I have spent a lot of my career in mental health, some of it in a CBTp milieu, and I have come to feel wary of the team-affiliations and self-protection that allow for therapeutic orientations to flourish and self-promote un-troubled by the voice of skeptics from outside. Perhaps this constitutes its own form of bias (the zeal of the apostate?), but I can’t help but be persuaded by the meta-analyses that show CBTp to have miniscule treatment effects. I am also persuaded by my own experiences trying (often rather ineffectually it seemed to me) to change people’s thoughts about experiences which seemed to powerfully disruptive of their thinking. Show me anecdotally positive cases if you like, but if you follow the “I know someone who found it helped” research methodology, there is virtually no imaginable treatment that doesn’t make the grade.


Where do we go from here?

This seems to be where most discussions of this topic leave off, but that is a highly unsatisfactory state of affairs. There is only so much interest to be gleaned from me telling you that, as things stand, I see little that is active or helpful in CBTp. What role should psychology have in psychosis?

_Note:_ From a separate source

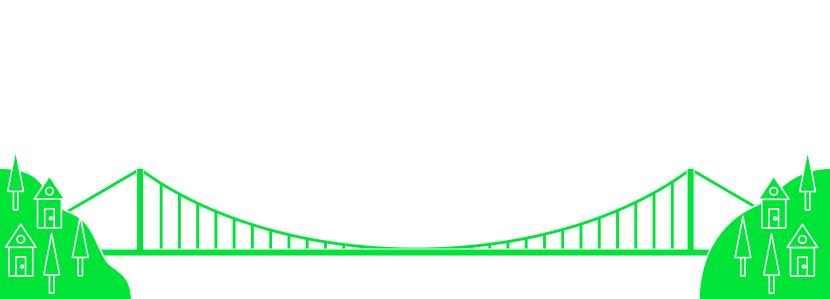 FSM bridge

We hear so often that being detained, locked up, forcibly medicated and released with no aftercare is traumatic and unhelpful. This ought to come as no surprise. Some people see psychiatry and psychology as by their very nature set up to create this kind of experience. I am more optimistic. What both professions ought to have in spades is ideas about how they could be different, and the research understanding to discover how.

It is surely structural changes that hold the most hope. With imagination we can structure services so people are checked in on more often, professionals are better supported and transitions from the community to hospital can be calmer and better planned. The Open Dialogue approach, which seeks to involve entire families in the early stages of a psychotic crisis is one way to re-imagine the point of entry. It is getting a tentative start here in New York, and from what I understand it is principally concerned with giving genuine respite in a time of crisis and bolstering the support given to people going through crisis.

Such structural changes are promising even if you are agnostic about the nature of psychosis. “Brain disease” or “trauma reaction”; both sorts of problem should respond to well structured well integrated care. Whether we decide CBTp has been “oversold” or not seems less relevant than the question of whether we can do something better than what is currently available. You’d have to be quite a pessimist to think that the answer to that is no.